◆ **Given passage**
"""
EDINBURGH — Dig, rake, sow, riddle, water, weed, pull, ripple, winnow. For her solo exhibition at Royal Botanic Garden Edinburgh, In Relation to Linum, Christine Borland created a series of rituals around these actions for the growing and harvesting of the flax plant, linum usitatissimum. The name means “most useful”; flax seeds have many medicinal properties, while the fibers can be spun into linen, one of the oldest known forms of fabric in the world. Unable to sow flax at the Royal Botanic Garden during its pandemic closure in 2020, Borland sent packets of seeds to a group of women gardeners around the UK and asked them to carry out the same seasonal rites as they nurtured their plants.
The resulting exhibition responds to the processes of growing and harvesting flax, as well as to Indigenous plant lore and female-held modes of knowledge that would have been prevalent before the modern scientific-industrial era. In a newspaper publication accompanying the show, Borland explains: “The growers shared the seasonal rituals, which would have sustained both society and environment before the modern scientific and industrial era displaced the plant-lore of women as healers and makers of cloth.” Borland’s processes emphasize growing and preservation techniques that can be done in a domestic context, responding dynamically to the weather, the actions of birds and animals, and the growers’ personal limitations.
To prepare for the installation “Home Herbarium Specimens” (2020), Borland’s growers uprooted samples of the plant in full bloom and pressed them at home. Borland has delicately pinned the brittle specimens to the wall, where they resemble a fragile esoteric alphabet of curling roots and linear stems, a functionless alphabet that is nevertheless powerfully communicative.
Borland continues this investigation into botanical preservation techniques in “Home Spirit Specimens” (2020). To produce the work, she uprooted a flax stem every day of the 100-day growing cycle and preserved it in Copenhagen solution, drawing on examples from the botanical gardens’ archives. The plants (preserved initially in vodka due to the shortage of industrial alcohol last summer) look ghostly and pale in slim scientific glass tubes, forming a haunting narrative of repetition and growth.
"""
◆ **Action item**
Pick up the review of Christine Borland's flax exhibition after its final sentence and continue writing it. The listing that comes next is from a separate source.

◆ **Source material**
"""
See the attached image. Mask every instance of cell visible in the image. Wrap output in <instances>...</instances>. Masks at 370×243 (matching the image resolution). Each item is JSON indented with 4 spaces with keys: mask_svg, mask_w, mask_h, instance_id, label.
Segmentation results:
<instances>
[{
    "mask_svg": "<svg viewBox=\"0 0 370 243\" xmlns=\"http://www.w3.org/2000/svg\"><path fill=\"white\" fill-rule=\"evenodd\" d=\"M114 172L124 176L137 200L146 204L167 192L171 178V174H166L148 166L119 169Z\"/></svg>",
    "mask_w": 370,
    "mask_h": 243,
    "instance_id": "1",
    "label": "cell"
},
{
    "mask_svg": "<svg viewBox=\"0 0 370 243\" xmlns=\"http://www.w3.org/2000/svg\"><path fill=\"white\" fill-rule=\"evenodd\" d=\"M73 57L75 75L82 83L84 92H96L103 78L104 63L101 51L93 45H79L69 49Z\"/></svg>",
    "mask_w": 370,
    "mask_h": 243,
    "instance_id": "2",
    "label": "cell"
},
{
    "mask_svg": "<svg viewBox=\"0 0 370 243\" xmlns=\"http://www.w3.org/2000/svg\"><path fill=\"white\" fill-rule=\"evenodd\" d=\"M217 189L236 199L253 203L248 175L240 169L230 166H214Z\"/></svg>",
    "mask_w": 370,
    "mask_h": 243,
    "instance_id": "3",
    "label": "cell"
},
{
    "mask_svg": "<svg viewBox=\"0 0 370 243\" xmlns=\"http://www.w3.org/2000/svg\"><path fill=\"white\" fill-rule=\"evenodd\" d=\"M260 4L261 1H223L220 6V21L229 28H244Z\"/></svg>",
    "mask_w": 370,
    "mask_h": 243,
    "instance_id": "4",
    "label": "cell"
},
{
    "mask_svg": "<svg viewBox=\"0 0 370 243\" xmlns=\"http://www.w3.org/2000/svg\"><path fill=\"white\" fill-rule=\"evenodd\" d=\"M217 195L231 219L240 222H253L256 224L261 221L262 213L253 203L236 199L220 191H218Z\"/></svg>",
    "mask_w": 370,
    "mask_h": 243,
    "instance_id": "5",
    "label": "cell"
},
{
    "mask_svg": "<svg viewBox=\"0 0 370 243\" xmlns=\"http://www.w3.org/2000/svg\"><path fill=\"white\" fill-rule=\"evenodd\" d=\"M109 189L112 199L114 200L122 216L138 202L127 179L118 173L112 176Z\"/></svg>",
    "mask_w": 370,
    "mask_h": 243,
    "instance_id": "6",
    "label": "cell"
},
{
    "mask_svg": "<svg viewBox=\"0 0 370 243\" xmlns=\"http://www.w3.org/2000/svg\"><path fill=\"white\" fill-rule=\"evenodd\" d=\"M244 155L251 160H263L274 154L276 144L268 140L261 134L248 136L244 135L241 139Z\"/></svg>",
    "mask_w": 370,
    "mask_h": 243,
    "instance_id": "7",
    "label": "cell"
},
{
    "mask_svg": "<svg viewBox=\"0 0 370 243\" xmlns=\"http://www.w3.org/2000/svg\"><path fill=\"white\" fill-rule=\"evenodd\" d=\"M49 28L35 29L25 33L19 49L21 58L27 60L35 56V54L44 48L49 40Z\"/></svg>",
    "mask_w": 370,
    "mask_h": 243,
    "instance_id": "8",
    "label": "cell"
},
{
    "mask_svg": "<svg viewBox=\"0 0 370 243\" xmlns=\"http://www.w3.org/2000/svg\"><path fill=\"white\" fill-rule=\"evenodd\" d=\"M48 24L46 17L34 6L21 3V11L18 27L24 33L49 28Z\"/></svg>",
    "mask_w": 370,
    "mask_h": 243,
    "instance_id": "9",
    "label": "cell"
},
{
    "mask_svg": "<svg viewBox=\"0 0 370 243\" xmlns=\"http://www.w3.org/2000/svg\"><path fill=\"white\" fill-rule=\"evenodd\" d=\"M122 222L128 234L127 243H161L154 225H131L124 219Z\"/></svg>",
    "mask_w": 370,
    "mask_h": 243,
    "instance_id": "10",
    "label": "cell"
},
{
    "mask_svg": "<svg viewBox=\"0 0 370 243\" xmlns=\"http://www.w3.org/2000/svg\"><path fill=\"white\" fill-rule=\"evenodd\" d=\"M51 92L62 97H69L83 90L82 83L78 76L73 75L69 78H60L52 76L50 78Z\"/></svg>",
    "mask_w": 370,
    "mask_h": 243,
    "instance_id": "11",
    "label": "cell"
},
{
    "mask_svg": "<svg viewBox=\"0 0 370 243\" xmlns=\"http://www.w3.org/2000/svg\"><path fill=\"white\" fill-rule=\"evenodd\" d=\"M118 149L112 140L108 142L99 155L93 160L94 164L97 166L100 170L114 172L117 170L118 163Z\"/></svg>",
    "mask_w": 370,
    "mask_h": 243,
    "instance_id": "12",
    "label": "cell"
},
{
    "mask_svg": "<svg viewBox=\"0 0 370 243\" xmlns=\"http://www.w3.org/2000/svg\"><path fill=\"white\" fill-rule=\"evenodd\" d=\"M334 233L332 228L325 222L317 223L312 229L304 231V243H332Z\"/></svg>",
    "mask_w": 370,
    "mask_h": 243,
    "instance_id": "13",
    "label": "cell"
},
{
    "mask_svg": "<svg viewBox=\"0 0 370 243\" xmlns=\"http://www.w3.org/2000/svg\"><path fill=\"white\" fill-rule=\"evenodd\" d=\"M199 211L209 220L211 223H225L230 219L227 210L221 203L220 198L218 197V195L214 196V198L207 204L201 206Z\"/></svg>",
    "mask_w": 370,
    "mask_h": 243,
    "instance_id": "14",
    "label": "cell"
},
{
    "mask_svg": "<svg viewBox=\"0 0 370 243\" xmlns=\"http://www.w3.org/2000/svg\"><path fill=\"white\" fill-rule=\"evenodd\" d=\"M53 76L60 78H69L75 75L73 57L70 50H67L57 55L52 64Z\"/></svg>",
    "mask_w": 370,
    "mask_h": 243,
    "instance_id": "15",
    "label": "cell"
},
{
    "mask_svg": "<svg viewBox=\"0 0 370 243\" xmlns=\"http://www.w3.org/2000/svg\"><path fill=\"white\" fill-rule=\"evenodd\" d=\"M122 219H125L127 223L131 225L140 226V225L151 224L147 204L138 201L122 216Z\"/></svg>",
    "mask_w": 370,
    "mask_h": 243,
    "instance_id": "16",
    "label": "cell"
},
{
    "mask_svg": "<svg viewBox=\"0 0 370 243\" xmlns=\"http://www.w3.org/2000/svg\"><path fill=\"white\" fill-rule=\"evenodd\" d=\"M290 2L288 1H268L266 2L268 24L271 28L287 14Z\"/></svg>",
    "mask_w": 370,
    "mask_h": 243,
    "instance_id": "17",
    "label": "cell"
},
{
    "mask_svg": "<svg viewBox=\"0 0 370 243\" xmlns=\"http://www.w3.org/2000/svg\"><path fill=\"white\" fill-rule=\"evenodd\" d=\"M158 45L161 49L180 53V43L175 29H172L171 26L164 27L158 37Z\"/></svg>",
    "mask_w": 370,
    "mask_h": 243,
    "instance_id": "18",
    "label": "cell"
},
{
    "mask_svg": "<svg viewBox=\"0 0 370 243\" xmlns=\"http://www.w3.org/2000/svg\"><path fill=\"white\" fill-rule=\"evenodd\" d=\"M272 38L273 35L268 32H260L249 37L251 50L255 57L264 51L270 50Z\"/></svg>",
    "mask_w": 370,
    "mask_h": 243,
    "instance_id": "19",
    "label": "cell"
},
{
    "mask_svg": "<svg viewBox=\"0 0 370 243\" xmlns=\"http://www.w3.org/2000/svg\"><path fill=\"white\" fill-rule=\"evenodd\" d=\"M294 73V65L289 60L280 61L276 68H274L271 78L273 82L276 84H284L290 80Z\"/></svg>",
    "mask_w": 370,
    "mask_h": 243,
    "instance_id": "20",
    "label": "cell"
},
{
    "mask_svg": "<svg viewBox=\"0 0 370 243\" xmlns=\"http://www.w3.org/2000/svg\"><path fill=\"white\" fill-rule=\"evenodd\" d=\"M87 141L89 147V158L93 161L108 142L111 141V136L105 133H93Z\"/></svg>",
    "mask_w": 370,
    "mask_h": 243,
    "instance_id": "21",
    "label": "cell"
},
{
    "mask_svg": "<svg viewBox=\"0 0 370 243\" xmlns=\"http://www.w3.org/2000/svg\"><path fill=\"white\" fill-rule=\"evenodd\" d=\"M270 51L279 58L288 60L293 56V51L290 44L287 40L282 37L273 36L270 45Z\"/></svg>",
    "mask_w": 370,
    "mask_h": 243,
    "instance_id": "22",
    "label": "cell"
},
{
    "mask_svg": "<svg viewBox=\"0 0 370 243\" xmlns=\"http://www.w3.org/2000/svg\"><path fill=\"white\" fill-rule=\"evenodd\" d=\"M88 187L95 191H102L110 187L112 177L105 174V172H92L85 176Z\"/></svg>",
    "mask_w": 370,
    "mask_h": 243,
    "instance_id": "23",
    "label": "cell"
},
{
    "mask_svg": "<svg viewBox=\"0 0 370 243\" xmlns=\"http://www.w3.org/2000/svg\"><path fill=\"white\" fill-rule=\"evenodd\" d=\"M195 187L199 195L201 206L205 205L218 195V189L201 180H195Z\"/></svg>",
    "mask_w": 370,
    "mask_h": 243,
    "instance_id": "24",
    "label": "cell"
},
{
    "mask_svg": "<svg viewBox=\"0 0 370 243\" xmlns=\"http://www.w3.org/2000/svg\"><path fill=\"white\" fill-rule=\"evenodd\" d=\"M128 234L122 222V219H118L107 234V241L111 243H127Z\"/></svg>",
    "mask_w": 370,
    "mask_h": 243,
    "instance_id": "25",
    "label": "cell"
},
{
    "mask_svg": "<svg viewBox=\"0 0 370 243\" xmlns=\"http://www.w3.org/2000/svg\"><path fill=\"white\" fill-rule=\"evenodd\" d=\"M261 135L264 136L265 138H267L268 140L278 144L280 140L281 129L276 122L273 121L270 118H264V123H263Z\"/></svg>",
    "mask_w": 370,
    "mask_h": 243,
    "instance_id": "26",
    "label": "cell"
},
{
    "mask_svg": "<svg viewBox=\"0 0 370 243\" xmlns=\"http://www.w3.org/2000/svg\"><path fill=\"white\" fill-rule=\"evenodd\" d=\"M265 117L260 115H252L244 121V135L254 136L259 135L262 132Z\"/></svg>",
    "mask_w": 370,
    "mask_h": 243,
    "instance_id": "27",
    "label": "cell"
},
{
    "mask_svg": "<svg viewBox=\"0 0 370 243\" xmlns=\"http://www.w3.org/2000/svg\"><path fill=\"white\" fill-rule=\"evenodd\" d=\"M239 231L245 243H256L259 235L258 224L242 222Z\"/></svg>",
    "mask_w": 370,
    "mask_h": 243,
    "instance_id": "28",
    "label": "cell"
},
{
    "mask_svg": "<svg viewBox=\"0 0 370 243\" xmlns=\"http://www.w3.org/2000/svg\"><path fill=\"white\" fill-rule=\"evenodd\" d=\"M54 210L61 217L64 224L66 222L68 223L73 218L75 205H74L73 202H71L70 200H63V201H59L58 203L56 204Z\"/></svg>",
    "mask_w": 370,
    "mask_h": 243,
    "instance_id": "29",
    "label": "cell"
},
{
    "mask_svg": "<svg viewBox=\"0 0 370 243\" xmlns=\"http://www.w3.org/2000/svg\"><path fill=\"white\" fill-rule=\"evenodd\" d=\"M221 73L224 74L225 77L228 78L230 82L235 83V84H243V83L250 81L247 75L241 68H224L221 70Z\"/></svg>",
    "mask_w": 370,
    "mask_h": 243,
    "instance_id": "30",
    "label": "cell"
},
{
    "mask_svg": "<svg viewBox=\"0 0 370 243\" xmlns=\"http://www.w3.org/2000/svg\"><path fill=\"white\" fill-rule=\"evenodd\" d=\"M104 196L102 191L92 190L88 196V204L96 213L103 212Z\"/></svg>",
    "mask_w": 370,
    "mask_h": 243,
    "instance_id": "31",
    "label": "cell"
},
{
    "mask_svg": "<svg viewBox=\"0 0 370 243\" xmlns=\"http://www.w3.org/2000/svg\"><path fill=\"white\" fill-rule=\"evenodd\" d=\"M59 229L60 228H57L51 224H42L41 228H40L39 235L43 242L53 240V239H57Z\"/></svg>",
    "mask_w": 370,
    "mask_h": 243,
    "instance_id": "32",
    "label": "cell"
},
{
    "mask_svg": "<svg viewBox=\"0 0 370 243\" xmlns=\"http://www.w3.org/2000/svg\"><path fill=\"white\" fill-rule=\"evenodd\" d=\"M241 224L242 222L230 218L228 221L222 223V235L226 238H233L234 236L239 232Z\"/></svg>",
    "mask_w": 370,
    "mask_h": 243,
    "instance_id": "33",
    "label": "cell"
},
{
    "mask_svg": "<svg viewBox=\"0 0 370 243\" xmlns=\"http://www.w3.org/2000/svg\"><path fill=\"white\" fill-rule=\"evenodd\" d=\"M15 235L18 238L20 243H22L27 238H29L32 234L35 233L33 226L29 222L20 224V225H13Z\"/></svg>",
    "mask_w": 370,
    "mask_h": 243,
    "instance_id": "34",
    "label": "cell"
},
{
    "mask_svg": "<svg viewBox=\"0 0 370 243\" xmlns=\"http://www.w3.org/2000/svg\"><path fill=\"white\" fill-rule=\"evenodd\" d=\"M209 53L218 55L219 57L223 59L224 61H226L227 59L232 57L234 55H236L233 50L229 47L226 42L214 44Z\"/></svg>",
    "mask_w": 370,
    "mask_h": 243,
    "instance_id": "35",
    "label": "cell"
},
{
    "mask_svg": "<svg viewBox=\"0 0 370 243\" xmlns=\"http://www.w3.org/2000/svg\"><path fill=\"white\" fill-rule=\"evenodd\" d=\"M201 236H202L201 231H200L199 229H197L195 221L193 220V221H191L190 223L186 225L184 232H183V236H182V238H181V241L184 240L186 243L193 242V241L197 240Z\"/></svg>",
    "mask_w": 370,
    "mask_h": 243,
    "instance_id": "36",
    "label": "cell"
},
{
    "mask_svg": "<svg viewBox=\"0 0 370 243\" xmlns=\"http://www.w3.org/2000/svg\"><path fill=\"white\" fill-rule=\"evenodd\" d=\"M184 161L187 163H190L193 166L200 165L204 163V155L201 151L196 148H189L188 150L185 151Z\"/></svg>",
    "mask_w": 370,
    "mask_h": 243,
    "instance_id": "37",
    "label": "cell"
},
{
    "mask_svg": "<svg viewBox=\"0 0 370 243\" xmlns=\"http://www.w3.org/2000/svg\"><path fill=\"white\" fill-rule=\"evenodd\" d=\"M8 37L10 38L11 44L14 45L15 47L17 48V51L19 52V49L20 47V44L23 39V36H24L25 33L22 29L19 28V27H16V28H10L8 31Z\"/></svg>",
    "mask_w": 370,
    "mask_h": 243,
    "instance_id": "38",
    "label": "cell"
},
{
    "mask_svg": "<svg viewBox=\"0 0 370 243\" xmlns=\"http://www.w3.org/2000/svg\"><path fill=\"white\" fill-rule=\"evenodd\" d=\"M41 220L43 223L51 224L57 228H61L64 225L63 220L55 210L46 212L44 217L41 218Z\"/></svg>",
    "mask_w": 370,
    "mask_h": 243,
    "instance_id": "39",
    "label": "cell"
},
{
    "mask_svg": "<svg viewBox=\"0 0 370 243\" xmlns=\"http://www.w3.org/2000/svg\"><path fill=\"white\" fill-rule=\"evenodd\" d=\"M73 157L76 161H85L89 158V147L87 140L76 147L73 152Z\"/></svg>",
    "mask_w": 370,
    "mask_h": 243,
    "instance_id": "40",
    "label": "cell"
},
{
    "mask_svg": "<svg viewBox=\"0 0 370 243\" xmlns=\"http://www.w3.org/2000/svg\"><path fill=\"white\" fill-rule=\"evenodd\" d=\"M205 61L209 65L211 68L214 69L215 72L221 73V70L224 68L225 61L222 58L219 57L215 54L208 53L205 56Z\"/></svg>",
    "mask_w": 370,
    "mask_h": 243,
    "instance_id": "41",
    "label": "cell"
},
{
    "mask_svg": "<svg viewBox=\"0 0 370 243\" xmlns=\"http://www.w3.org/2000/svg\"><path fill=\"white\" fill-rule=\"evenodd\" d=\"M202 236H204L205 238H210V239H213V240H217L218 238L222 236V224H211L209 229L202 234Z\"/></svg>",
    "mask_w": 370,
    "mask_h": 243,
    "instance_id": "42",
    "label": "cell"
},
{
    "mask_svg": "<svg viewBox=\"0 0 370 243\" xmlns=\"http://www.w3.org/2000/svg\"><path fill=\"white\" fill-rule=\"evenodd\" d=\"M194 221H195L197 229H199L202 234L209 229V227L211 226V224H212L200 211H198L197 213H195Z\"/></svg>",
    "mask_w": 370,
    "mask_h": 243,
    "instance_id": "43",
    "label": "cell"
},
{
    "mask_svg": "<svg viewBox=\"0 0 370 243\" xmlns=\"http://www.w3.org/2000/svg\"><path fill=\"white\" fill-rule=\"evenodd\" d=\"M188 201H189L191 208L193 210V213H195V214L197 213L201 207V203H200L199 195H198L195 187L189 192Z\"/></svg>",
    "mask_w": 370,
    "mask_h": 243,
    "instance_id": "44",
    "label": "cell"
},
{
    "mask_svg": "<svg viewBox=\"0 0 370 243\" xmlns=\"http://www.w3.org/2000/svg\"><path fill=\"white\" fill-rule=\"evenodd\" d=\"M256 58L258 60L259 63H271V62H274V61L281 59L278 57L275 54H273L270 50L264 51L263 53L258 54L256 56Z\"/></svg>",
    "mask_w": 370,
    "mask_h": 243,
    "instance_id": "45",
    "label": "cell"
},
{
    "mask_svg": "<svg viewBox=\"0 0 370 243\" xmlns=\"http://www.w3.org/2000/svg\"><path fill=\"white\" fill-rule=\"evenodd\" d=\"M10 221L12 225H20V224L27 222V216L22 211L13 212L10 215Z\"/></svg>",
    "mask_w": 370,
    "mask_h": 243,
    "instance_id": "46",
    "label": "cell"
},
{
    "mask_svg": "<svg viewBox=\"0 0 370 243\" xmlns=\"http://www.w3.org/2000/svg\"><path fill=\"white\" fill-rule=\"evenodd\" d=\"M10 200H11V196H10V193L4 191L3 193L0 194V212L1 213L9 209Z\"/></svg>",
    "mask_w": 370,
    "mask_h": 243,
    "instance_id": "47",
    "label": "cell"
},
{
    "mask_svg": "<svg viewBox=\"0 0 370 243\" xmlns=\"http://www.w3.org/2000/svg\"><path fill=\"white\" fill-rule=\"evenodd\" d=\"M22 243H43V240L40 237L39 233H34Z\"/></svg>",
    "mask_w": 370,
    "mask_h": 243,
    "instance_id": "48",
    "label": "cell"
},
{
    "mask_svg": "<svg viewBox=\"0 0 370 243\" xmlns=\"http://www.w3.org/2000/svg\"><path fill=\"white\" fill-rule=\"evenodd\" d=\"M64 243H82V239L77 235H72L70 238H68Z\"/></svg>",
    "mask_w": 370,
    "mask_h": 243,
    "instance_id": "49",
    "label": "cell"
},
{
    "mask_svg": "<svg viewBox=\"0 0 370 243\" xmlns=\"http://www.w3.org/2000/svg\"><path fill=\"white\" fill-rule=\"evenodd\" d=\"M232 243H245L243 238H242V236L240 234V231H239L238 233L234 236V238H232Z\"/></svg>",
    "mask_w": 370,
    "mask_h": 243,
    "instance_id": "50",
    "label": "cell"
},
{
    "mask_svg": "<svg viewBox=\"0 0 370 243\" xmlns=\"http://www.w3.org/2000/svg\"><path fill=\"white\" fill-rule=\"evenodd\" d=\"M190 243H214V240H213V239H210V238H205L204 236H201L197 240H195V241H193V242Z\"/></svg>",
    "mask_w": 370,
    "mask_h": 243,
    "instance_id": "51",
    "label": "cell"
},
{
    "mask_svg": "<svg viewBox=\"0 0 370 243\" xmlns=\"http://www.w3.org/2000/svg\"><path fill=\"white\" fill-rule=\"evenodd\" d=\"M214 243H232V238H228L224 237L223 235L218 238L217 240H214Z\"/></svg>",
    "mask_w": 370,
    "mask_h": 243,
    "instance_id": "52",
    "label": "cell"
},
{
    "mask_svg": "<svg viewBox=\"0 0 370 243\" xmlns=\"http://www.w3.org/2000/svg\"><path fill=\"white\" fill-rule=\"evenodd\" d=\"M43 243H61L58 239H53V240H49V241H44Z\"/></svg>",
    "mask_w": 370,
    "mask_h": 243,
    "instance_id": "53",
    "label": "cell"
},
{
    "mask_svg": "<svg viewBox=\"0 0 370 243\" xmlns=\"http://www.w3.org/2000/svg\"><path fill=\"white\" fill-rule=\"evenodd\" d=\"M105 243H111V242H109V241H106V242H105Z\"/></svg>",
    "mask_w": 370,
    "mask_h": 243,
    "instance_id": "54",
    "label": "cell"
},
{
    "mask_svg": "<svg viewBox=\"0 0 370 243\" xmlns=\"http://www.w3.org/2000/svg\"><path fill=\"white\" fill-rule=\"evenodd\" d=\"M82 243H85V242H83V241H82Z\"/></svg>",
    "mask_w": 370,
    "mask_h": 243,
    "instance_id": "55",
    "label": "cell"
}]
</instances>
"""
◆ **Response to the exercise**
In the black and white photograph displayed at the center of the exhibition, Borland wears a rough linen cloak from which her body emerges snail-like to grasp a wooden-handled spade. The theatrical image is a response to a portrait of botanist Sir Joseph Banks (who is famous for accompanying James Cook on his first voyage), in which he is depicted wearing a Maori ceremonial cloak acquired in New Zealand and woven from Harakeke, the New Zealand flax plant. Here, Borland nods to the colonial context of the botanical garden and the extractive approach to plant life and Indigenous knowledge that still lies at the heart of much botanical science.
As the exhibition progresses, works such as “Dressing Room” (2021) give a hint of flax’s threadlike properties, where bunches of line flax hang from clay vessels like horse’s tails. Intriguingly, however, Borland’s exploration of flax’s material properties stops short of spinning it into thread or weaving it into cloth. It’s perhaps a way of recognizing the exploitative, anthropocentric attitude behind seeing the plant as usitatissimum — “most useful.” Instead, Borland presents a more open-ended and responsive relationship between humans and flax.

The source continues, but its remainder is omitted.